Are the people who queued for two hours at a fast food restaurant, the very same people, who clap for the NHS every Thursday? Well they might; their dietary choices will ensure medical services will be needed by them in the future. No point blaming governments for the state of the NHS. Hippocrates said our food would kill us or cure us. If you must blame politicians for this dire situation, blame them for welcoming in the American fast food outlets. We were mostly all slim in the 70s; then these fast food giants arrived with their unhealthy offerings and gargantuan portions.
If you must blame anyone, blame food manufacturers, who put palm oil, one of THE most fattening products there is, into just about everything we eat, destroying, in the process, the last habitats of the orangutan, just as the insatiable appetite for the burger has destroyed so much of the rain forests of Brazil and the lives of its indigenous peoples. (The rain forests of Borneo, with its unique and precious wildlife, are moving closer to annihilation, because of another of our apparently insatiable demands; toilet paper.)

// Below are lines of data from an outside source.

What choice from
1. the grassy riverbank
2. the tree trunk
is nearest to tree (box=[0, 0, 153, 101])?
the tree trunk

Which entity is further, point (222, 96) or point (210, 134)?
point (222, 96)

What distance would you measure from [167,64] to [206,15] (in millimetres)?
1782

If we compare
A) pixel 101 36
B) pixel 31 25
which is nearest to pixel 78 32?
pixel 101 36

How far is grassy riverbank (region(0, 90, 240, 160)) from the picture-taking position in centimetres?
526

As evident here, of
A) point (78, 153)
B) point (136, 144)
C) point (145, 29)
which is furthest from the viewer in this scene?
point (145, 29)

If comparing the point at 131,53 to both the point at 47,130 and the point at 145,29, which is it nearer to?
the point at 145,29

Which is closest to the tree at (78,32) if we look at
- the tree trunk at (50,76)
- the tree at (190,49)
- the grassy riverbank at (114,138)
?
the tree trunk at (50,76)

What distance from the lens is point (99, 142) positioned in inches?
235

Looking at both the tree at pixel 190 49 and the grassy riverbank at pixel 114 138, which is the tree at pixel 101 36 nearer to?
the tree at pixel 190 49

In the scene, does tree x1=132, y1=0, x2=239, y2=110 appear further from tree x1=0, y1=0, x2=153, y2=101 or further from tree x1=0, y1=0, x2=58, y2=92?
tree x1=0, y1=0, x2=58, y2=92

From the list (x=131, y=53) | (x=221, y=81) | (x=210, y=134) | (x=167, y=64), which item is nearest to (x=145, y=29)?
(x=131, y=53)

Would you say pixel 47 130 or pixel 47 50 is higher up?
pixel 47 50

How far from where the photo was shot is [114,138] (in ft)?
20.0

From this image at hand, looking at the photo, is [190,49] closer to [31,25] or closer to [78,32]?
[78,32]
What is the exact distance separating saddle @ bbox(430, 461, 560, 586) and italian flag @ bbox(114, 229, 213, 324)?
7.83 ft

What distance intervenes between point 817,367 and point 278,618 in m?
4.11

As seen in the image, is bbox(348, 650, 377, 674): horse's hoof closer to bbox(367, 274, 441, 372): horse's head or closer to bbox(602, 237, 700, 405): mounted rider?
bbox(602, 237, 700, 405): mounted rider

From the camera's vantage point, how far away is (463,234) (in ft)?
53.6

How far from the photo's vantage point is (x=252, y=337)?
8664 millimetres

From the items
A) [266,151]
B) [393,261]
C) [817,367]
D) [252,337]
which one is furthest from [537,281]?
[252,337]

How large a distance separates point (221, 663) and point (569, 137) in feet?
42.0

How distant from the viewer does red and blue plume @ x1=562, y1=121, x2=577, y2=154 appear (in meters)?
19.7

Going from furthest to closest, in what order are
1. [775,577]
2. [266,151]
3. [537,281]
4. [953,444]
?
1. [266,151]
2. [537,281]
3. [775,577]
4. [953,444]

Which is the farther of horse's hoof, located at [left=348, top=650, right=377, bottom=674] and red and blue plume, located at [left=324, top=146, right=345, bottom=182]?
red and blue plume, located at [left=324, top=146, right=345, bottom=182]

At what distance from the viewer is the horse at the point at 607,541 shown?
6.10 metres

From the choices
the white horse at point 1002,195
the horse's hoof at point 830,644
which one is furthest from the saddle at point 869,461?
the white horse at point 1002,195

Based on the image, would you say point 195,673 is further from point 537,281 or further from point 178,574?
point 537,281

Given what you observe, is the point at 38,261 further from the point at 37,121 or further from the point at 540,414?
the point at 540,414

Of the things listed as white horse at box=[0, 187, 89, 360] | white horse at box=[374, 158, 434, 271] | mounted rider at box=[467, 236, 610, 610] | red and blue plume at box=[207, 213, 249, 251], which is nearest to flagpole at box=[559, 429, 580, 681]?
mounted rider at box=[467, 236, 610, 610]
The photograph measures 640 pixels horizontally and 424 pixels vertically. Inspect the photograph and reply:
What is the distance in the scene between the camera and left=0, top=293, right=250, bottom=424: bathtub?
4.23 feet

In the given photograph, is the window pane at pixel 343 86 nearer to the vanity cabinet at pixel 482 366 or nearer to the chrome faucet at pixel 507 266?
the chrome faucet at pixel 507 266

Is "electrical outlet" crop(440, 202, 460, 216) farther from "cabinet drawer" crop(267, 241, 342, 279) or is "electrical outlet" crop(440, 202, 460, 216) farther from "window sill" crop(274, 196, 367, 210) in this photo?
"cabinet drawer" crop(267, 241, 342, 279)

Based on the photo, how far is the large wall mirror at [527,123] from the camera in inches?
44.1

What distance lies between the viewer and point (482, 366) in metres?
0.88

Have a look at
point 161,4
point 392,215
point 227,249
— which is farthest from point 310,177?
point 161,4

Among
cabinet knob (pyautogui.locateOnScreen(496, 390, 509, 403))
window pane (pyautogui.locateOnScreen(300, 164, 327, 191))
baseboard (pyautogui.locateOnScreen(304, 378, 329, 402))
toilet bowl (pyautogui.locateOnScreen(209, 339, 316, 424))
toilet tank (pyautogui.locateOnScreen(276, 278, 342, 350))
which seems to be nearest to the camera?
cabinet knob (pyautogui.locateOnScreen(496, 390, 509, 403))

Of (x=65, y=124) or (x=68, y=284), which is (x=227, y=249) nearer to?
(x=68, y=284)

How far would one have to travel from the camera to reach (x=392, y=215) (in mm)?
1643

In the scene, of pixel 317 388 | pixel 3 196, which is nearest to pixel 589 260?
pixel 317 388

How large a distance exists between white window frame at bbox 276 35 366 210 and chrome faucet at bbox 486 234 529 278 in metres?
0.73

If we really want to support the NHS and not succumb to disastrous pandemics, if we really love our planet and want to save it, then we have to change our core values (listen up, Greta Thunberg, who, it would seem, eats junk too) and start thinking more consciously about the food we put on our plate, on the amounts we eat and from where it has come. Demand that the government ban ALL additives from our food, and proactively encourages our farmers to go organic and the rest of us to choose organic. (“5 a day” with their current payloads of chemicals, are likely to do us more harm than good, so just as well Heinz vegetable soup has so little veg in it.)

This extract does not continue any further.